Return every line below as is, leaving out the pictures.

— Begin —

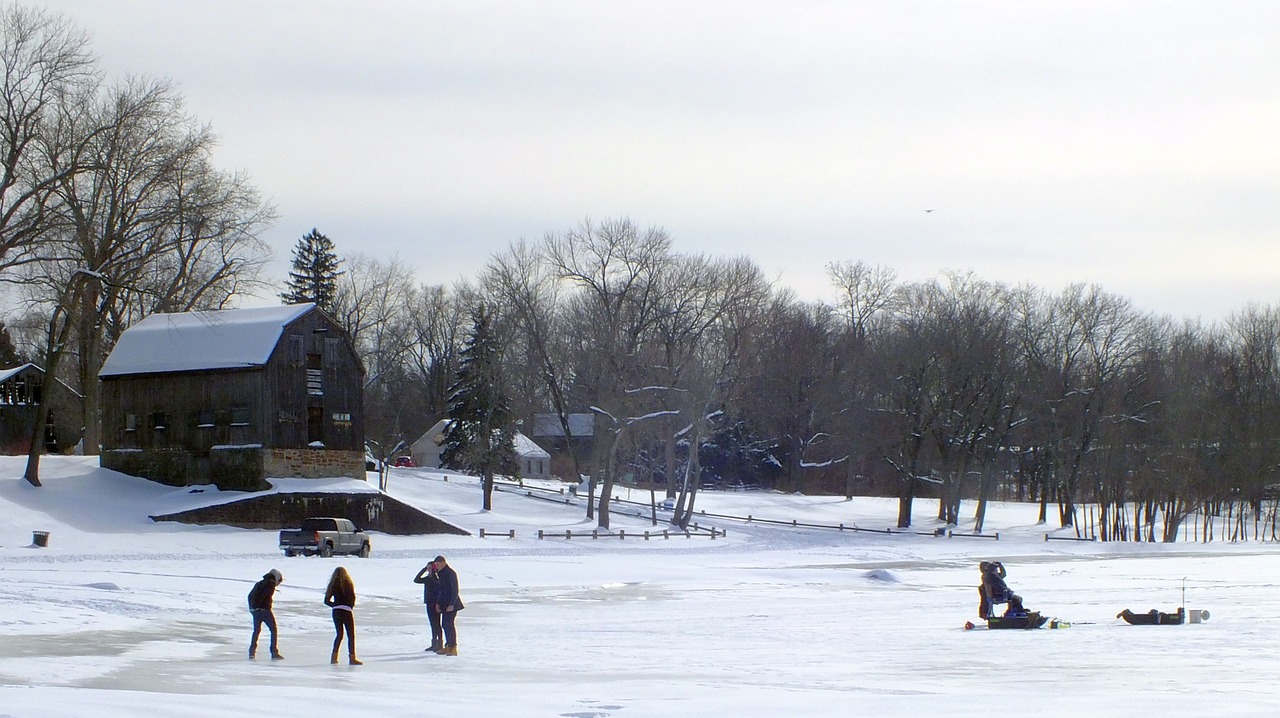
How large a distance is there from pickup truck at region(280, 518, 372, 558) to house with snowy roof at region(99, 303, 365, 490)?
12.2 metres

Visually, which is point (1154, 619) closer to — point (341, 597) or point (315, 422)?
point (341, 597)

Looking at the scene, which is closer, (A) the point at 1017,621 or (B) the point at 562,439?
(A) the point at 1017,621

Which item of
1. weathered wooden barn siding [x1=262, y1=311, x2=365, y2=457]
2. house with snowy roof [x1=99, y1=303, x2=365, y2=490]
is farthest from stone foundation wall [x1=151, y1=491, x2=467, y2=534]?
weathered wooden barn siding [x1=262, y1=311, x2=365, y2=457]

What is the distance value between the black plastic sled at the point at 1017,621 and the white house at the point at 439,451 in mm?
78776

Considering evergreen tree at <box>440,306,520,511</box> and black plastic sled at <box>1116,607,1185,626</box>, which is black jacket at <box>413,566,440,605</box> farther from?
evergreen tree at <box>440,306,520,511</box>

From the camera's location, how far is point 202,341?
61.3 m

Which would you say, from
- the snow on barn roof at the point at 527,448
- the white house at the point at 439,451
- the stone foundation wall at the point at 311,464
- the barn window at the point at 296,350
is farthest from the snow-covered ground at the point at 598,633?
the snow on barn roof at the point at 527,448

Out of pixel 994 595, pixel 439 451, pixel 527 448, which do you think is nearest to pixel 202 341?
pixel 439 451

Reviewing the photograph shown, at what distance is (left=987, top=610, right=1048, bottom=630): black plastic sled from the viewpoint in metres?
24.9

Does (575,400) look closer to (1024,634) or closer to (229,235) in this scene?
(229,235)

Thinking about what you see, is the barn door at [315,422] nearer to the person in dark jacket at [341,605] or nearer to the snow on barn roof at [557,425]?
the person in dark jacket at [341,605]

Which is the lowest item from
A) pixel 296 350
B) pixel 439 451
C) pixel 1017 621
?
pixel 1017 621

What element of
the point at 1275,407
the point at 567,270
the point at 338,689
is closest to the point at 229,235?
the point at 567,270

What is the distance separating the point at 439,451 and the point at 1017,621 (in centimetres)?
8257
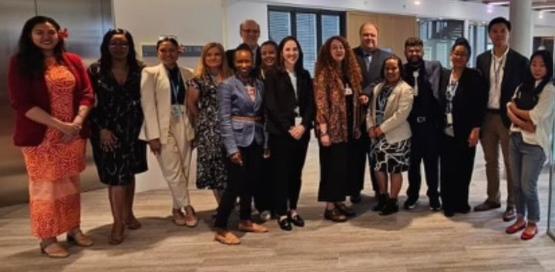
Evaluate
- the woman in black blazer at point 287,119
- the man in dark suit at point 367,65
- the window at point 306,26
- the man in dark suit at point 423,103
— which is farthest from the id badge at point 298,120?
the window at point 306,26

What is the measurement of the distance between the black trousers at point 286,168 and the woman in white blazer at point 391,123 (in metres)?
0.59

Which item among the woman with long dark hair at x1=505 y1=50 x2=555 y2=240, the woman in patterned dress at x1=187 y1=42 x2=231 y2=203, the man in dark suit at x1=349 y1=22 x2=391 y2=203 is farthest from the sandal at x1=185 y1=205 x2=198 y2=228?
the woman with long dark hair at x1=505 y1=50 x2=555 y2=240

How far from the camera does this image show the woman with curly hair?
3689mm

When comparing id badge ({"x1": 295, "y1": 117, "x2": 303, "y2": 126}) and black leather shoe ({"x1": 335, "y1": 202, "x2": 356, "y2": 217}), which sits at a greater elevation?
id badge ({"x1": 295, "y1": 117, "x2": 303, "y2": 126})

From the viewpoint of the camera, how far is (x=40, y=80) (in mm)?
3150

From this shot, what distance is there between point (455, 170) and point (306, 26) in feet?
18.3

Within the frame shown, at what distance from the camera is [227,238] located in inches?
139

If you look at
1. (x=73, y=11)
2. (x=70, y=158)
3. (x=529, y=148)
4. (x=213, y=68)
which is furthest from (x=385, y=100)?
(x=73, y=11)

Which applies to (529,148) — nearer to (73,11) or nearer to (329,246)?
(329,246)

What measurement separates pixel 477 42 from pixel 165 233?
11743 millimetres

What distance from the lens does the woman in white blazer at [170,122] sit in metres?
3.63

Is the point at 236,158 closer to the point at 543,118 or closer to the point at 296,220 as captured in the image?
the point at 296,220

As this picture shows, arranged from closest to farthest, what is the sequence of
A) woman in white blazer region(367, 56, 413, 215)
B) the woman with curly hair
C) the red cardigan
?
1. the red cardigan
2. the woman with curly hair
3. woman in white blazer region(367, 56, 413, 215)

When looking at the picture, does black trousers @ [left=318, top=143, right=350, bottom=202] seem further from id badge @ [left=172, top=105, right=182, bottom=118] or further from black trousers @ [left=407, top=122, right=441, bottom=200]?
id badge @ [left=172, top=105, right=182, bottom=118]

— End —

**Solution below**
How large a distance is there from pickup truck at region(280, 518, 372, 558) to house with snowy roof at region(99, 303, 365, 490)?
12.2 metres

Visually, which is point (1154, 619) closer to — point (341, 597) or point (315, 422)?
point (341, 597)

Looking at the scene, which is closer, (A) the point at 1017,621 or (B) the point at 562,439?
(A) the point at 1017,621

Which item of
1. weathered wooden barn siding [x1=262, y1=311, x2=365, y2=457]
2. house with snowy roof [x1=99, y1=303, x2=365, y2=490]
is farthest from stone foundation wall [x1=151, y1=491, x2=467, y2=534]?
weathered wooden barn siding [x1=262, y1=311, x2=365, y2=457]

What is the distance value between the black plastic sled at the point at 1017,621 and the white house at the point at 439,451 in mm?
78776

Considering evergreen tree at <box>440,306,520,511</box> and black plastic sled at <box>1116,607,1185,626</box>, which is black jacket at <box>413,566,440,605</box> farther from?
evergreen tree at <box>440,306,520,511</box>

From the camera's location, how far is point 202,341?
61.3 m

Which would you say, from
- the snow on barn roof at the point at 527,448
- the white house at the point at 439,451
- the stone foundation wall at the point at 311,464
- the barn window at the point at 296,350
is farthest from the snow-covered ground at the point at 598,633?
the snow on barn roof at the point at 527,448

Out of pixel 994 595, pixel 439 451, pixel 527 448, which do you think is nearest to pixel 202 341?
pixel 439 451

Reviewing the photograph shown, at what distance is (left=987, top=610, right=1048, bottom=630): black plastic sled from the viewpoint in metres?
24.9

Does (575,400) look closer to (1024,634) or closer to (229,235) in this scene?
(229,235)

Thinking about what you see, is the barn door at [315,422] nearer to the person in dark jacket at [341,605] or nearer to the snow on barn roof at [557,425]?
the person in dark jacket at [341,605]

Which is the lowest item from
A) pixel 296 350
B) pixel 439 451
C) pixel 1017 621
?
pixel 1017 621

What element of
the point at 1275,407
the point at 567,270
the point at 338,689
is closest to the point at 229,235?
the point at 567,270

What is the distance separating the point at 439,451 and the point at 1017,621 (in centimetres)?
8257
Evaluate
- the woman in black blazer at point 287,119
- the man in dark suit at point 367,65
- the window at point 306,26
- the man in dark suit at point 423,103
— which is farthest from the id badge at point 298,120?
the window at point 306,26

What is the measurement of the distance between the black trousers at point 286,168 and the woman in white blazer at point 391,123 (in metres)?
0.59

Which item among the woman with long dark hair at x1=505 y1=50 x2=555 y2=240, the woman in patterned dress at x1=187 y1=42 x2=231 y2=203, the man in dark suit at x1=349 y1=22 x2=391 y2=203 is farthest from the sandal at x1=185 y1=205 x2=198 y2=228?
the woman with long dark hair at x1=505 y1=50 x2=555 y2=240

How far from the camera does this image show the woman with curly hair?
3689mm

When comparing id badge ({"x1": 295, "y1": 117, "x2": 303, "y2": 126}) and black leather shoe ({"x1": 335, "y1": 202, "x2": 356, "y2": 217}), which sits at a greater elevation?
id badge ({"x1": 295, "y1": 117, "x2": 303, "y2": 126})

From the viewpoint of the camera, how far is (x=40, y=80) (in mm)?
3150

From this shot, what distance is there between point (455, 170) and point (306, 26) in feet?
18.3

Within the frame shown, at what distance from the camera is [227,238] located in inches?
139

If you look at
1. (x=73, y=11)
2. (x=70, y=158)
3. (x=529, y=148)
4. (x=213, y=68)
which is furthest from (x=385, y=100)?
(x=73, y=11)

Which applies to (529,148) — nearer to (73,11) or nearer to (329,246)?
(329,246)

What measurement separates pixel 477 42 from pixel 165 233?
11743 millimetres

What distance from the lens does the woman in white blazer at [170,122] sit in metres?
3.63

Is the point at 236,158 closer to the point at 543,118 or closer to the point at 296,220 as captured in the image?
the point at 296,220

As this picture shows, arranged from closest to farthest, what is the sequence of
A) woman in white blazer region(367, 56, 413, 215)
B) the woman with curly hair
C) the red cardigan
?
1. the red cardigan
2. the woman with curly hair
3. woman in white blazer region(367, 56, 413, 215)

When looking at the picture, does black trousers @ [left=318, top=143, right=350, bottom=202] seem further from id badge @ [left=172, top=105, right=182, bottom=118] or further from black trousers @ [left=407, top=122, right=441, bottom=200]?
id badge @ [left=172, top=105, right=182, bottom=118]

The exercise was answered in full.